A faulty SSL change (+ another cert/key mismatch) and its subsequent confusion triggered a rare systemd fault, crashing stunnel4 on cp4 (preventing connectivity between Varnish and MediaWiki servers) and leading into more than 1.5 hours of downtime for users accessing Miraheze Wikis via cp4.
- What services were affected?
- All wikis for users accessing Miraheze Wikis via cp4. Traffic going via cp2 was served fine.
- How long was there a visible outage?
- 2018-02-22 15:38 UTC until 17:16 UTC
- What was/were the response times by each Operations member?
- Reception123 responded at 15:37 on IRC, only due to the occurrence of 503 errors at random times, did not realize that it was a "permanent" error
- Southparkfan responded at 17:12 on IRC, assisting Reception123 during troubleshooting
- Was it caused by human error, supply/demand issues or something unknown currently?
- Partially unknown. Even while the faulty change was clearly human error (the cert/key mismatch too), the actual systemd fault is still a mystery.
- Was the incident aggravated by human contact, users or investigating?
- How could response time by improved?
- Operations should not have ignored the Icinga alarms for cp4.
All times are in UTC.
- 15:26: Reception123 merged a bad change in puppet, because the associated private key should have been pushed to the private git repo first.
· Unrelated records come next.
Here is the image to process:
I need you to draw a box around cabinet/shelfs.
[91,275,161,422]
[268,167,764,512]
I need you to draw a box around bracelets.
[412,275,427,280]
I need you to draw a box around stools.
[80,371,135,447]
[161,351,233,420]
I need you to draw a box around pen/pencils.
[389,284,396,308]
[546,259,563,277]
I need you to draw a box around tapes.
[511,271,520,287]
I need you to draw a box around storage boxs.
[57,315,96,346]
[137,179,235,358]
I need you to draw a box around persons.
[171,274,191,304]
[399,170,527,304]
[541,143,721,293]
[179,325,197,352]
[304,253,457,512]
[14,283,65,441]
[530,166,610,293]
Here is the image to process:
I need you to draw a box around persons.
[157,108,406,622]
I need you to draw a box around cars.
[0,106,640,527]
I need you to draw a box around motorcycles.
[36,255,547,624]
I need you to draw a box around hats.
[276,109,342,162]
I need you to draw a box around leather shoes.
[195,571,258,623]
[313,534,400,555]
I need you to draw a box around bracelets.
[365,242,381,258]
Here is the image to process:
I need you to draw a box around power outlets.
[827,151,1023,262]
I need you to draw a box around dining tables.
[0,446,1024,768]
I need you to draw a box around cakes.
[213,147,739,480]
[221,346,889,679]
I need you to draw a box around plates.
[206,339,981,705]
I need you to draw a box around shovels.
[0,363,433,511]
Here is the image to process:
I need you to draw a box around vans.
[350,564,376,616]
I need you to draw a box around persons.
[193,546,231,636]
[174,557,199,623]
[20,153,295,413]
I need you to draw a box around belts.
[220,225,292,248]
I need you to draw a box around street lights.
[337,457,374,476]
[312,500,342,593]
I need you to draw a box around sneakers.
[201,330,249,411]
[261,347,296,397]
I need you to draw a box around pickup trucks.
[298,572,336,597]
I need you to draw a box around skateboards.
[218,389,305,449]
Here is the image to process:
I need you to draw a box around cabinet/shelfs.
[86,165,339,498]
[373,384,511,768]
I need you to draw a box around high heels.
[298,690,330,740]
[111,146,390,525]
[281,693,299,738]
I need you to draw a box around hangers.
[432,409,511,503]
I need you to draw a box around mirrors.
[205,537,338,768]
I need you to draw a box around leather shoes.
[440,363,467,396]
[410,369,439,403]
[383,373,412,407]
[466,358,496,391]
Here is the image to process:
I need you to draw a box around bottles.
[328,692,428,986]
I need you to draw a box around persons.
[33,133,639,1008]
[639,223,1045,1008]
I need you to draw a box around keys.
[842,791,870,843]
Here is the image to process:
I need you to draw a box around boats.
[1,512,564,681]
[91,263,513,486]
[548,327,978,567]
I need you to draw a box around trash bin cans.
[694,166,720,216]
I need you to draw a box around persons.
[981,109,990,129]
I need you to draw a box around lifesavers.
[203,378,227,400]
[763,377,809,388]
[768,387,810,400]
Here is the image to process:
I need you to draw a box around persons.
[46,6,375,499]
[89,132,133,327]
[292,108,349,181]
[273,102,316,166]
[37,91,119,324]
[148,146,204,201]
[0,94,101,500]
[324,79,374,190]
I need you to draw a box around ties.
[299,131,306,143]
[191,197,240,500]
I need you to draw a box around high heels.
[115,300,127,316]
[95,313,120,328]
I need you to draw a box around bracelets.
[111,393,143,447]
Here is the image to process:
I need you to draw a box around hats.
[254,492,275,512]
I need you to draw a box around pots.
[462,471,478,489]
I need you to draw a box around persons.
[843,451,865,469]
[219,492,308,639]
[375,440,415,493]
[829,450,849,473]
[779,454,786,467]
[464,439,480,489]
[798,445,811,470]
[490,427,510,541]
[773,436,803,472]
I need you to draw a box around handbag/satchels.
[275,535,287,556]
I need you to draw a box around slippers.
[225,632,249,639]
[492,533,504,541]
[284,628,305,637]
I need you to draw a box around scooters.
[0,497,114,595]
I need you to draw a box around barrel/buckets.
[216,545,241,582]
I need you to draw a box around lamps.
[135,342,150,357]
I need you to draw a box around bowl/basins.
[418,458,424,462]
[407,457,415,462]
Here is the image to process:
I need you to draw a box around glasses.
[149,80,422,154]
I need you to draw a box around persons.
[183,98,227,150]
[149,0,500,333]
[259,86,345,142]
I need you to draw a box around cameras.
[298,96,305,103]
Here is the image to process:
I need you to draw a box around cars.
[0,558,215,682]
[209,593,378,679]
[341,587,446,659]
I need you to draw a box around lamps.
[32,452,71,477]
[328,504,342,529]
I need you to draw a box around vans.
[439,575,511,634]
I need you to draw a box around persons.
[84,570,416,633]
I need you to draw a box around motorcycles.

- 15:31: puppet runs on cp4. Coincidentally varnishd crashed (OOM) during this puppet run as well. We are seeing two problems at this point:
Feb 21 15:31:15 cp4 puppet-agent: (/Stage[main]/Ssl::Hiera/Ssl::Hiera::Certs[fikcyjnatv]/File[fikcyjnatv.pl_private]) Could not evaluate: Could not retrieve information from environment production source(s) puppet:///ssl-keys/fikcyjnatv.pl.key Feb 21 15:31:30 cp4 puppet-agent: (/Stage[main]/Varnish::Nginx/Exec[nginx-syntax]/returns) nginx: [emerg] SSL_CTX_use_PrivateKey_file("/etc/ssl/private/www.reviwiki.info.key") failed (SSL: error:0B080074:x509 certificate routines:X509_check_private_key:key values mismatch)
- 15:34: First Icinga alarm for cp4:
PROBLEM - Varnish Backends on cp4 is CRITICAL: 3 backends are down: mw1mw2mw3. May have been unrelated (see one line below).
- 15:36: Second Icinga alarm for cp4:
PROBLEM - HTTP 4xx/5xx ERROR Rate on cp4 is CRITICAL: CRITICAL - NGINX Error Rate is 94%. Even though 94% is unusually high, it is possible that this alarm was unrelated, and the backends were down due to the other, frequently occurring 503 storm.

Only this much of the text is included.